Den offiziellen Antrag gegen Kurz und das gesamte Kabinett hatte die Vorsitzende der SPÖ, Pamela Rendi-Wagner, gestellt: "Herr Bundeskanzler, Sie und Ihre ÖVP-Regierung genießen das Vertrauen der sozialdemokratischen Abgeordneten nicht." Das Vorgehen des Kanzlers sei ein "schamloser, zügelloser und verantwortungsloser Griff nach der Macht" gewesen, sagte die SPÖ-Chefin. Zuerst hatte die kleine Oppositionspartei Jetzt allein einen Misstrauensantrag gegen Kurz eingereicht. Am Sonntagabend kündigte dann die SPÖ an, einen eigenen Misstrauensantrag gegen Kurz und die gesamte Regierung zur Abstimmung vorzulegen.

Vor der Abstimmung hatten sich mehrere Abgeordnete zum anstehenden Misstrauensvotum und zu Kurz' Verhalten in der Ibiza-Affäre geäußert: Der ehemalige Innenminister, der FPÖ-Politiker Herbert Kickl, etwa kritisierte Kurz dafür, die ganze "FPÖ in Sippenhaft genommen" zu haben. Nun müsse Kurz sehen, dass seine "Machtstrategie nicht aufgegangen ist", sagte Kickl. Die rechtspopulistische FPÖ hatte bereits vor der Parlamentsdebatte angekündigt, den Misstrauensantrag gegen Kurz zu unterstützen. Einige der Rednerinnen und Redner forderten künftig mehr Transparenz bei der Finanzierung der Parteien.

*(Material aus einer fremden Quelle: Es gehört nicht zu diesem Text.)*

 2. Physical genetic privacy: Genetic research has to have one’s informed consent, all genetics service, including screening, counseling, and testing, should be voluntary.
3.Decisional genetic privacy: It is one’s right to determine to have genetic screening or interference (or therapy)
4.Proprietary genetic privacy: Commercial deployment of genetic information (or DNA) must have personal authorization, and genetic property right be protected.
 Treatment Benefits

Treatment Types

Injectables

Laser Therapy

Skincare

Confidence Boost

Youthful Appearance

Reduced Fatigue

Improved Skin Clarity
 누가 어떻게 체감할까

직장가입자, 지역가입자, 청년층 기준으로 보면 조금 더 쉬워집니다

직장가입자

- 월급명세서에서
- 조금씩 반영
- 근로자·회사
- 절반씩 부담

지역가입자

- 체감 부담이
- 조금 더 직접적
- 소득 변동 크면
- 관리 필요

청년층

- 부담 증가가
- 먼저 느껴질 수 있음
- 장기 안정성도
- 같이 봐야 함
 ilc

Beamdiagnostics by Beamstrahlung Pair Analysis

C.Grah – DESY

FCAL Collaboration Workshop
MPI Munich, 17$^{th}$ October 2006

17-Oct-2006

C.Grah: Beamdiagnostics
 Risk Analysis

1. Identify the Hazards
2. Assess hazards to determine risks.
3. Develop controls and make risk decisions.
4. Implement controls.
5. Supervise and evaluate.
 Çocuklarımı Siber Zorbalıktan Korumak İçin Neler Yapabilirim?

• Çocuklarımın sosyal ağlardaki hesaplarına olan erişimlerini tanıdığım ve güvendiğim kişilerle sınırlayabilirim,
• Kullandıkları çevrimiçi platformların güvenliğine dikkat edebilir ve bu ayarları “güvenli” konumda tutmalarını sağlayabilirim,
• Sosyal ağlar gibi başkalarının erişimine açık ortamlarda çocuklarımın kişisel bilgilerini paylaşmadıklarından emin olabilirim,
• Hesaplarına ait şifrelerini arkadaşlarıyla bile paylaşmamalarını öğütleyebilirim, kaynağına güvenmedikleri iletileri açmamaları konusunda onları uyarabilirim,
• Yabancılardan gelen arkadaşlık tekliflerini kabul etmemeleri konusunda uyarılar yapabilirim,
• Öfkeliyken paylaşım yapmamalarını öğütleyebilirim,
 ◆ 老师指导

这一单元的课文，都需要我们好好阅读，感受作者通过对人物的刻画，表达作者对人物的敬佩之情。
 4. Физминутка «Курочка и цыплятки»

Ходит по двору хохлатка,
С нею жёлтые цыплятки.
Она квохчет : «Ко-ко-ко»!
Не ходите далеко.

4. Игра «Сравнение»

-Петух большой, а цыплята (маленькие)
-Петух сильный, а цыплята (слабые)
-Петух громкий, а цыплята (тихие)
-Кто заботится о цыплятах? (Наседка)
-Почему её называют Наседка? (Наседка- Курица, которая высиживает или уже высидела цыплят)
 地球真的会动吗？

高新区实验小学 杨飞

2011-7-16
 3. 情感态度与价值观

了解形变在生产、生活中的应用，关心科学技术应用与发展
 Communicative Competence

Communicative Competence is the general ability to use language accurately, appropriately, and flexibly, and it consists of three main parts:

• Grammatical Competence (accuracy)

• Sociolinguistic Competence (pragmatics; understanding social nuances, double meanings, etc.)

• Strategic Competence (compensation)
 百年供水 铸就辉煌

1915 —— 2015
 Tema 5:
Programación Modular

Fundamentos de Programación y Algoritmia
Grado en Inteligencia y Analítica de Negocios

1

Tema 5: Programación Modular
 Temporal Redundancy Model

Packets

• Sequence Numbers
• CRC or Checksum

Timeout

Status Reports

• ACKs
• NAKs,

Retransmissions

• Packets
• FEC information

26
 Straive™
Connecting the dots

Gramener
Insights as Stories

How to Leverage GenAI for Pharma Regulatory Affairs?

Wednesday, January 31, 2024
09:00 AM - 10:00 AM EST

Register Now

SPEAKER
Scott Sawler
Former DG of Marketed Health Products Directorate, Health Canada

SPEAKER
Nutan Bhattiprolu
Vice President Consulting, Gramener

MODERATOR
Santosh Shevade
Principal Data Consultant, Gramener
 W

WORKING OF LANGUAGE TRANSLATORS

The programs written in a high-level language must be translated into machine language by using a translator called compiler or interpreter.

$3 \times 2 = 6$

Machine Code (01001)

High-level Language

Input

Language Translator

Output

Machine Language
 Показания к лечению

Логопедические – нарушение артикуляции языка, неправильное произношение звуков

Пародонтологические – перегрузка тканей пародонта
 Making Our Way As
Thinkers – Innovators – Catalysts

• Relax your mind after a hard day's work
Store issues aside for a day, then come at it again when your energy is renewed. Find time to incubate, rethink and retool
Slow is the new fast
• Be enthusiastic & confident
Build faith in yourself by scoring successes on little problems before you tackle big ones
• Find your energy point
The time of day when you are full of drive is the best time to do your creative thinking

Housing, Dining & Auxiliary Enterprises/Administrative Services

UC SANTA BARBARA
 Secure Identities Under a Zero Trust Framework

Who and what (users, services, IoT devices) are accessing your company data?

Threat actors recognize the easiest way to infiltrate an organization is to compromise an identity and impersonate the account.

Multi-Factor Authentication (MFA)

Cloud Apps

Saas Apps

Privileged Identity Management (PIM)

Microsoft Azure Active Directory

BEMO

Kurz selbst hatte vor der Abstimmung Unverständnis darüber geäußert, dass der Misstrauensantrag der SPÖ nach dem sehr guten Wahlergebnis der ÖVP auf die gesamte Regierung ausgeweitet worden war. Wer jetzt die gesamte Regierung stürzen wolle, habe nicht das Staatswohl im Blick, sagte der Kanzler. Die ÖVP hatte am Sonntag bei der EU-Wahl rund 35 Prozent der Stimmen erhalten.

Auslöser der österreichischen Regierungskrise war ein Video gewesen, das Spiegel und Süddeutsche Zeitung veröffentlicht hatten: Der Clip zeigte den früheren FPÖ-Chef und Vizekanzler Heinz-Christian Strache im Sommer 2017 auf Ibiza, wo er einer vermeintlichen russischen Oligarchennichte öffentliche Aufträge im Gegenzug für Wahlkampfhilfe in Aussicht stellte. Strache trat am 18. Mai nach der Veröffentlichung des Videos von allen Ämtern zurück. Sebastian Kurz forderte zudem die Entlassung des FPÖ-Innenministers Herbert Kickl, woraufhin alle FPÖ-Minister zurücktraten. Am vergangenen Mittwoch übernahmen vier Expertinnen und Experten übergangsweise die betroffenen Ressorts. Für September sind in Österreich Neuwahlen geplant.

Im Dezember 2017 war Kurz als österreichischer Bundeskanzler angetreten, in einer Regierungskoalition der konservativen ÖVP mit der rechtspopulistischen FPÖ. Nach Angaben der österreichischen Nachrichtenagentur APA gab es seit 1945 in Österreich zuvor 185 Misstrauensanträge – der 186. war nun der erste mit Erfolg.